→ **EXERCISE INSTRUCTIONS**:
1/ Answer these about the passage on tea:
(a) What do some British cafes provide once the leaf tea in the pot turns bitter?
(b) Where did the writer buy Lyons tea while living in the U.S.?
(c) Which does the writer use now, leaf tea or teabags?
2/ Extend the passage on tea past its final sentence.

→ **SOURCE PASSAGE**:
Open baskets do work—in this barbarian’s opinion.

In Britain, a lot of the cafes that use leaf tea dump it directly into the pot and give you a strainer, which comes with something to rest it on so you don’t end up splattering teadrops everywhere. Because the leaves are swimming around in the water, you don’t have to worry about whether the water’s flowing through them. The tea will be good and strong, but if you’re slow about drinking it, it’ll turn bitter. Some cafes give you an extra pot with hot water to thin it out with once that happens, but even with the extra water it sometimes gets strong enough to make you grow hair on your tongue.

Teabags: British supermarkets sell more kinds of teabags than they do baked beans, which is another way of saying you have a lot to pick from. If you’re in the U.S., your choices are limited. You can buy Twinings or something along those lines—one of those brands that entombs each teabag in a little plasticky-foily packet so you’ll understand how special it is, and how special you are to have bought it. I hate Twinings. Which—according to Kate Fox’s Watching the English—is because I’m not upper class. The lower classes drink their tea strong. The upper classes wants theirs to be as refined as they (think they) are, so their tea has to be pale and (lack-of-objectivity alert here) flavorless. So if you’re American and you like Twinings, go ahead and drink it and know that you’ve got more class than I have. Or want, thanks.

When I lived in the U.S., I bought Lyons tea from an Irish store near us and it was strong enough to turn my hair gray. Just look at the photo I use. Back when I drank coffee, I had (mostly) black hair. But Lyons is great stuff. If I hadn’t been able to get that, I think I’d have gone for Lipton’s rather than Twinings. At least it has some oomph to it.

Do I use leaf or teabags? Teabags. I used to keep some leaf tea for special occasions but the tea I made with it was never as good and how’s that a way to celebrate?

→ **RAW DATA**:
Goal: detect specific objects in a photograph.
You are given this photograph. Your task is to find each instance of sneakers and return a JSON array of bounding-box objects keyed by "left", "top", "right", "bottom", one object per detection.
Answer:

→ **EXERCISE RESULTS**:
1/
(a) An extra pot with hot water to thin the tea.
(b) At an Irish store near where the writer lived.
(c) Teabags.

2/
Water: This is the other ingredient in tea. If you want, you can use bottled water and it may or may not make your tea taste better. It will be more expensive. Your choice. You can use a kettle or a pan to boil it. If you’re in Britain, you’ll almost surely use an electric kettle because it’s fast. You’ll use it so often that you never put it away. If you’re in the U.S. you can still use an electric kettle but only if you’re willing to invest some time in the project. I grew old waiting for electric kettles to boil in the U.S. I’d have been 56 if I’d just put the water on the stove, but no, I had to buy an electric kettle and so I’m 68.

I have no idea why American electric kettles take so long.

What you can’t do is stick the water in the microwave. Even if it’s in a nice cup. Because microwaves don’t get the water not enough. The true secret of a nice cup of tea is that the water has to be boiling when you pour it over the tea. Or, okay, if it stopped boiling 30 seconds before I get to it, I don’t quibble, I just pour. But if it didn’t boil, or if it boiled back when my hair was black, it’s not worth using.

Do you have to warm the kettle? In my book, it depends on how cold the kettle is. Which depends on how cold the house is. If it’s cold, pour a little of the water in it, slosh it around, let it sit if you want to, warm the thing up, then pour the water out and make your tea. And if you’re making a single cup? I’ve never stopped to warm a cup, although it makes as much sense as warming the kettle. And the tea’s been fine, thanks.

I’ve read that you shouldn’t reboil the water because all the air goes out of it, or all the—oh, I don’t know why you’re not supposed to do it. You’re not. All the experts agree. So put in as much as you need and no more.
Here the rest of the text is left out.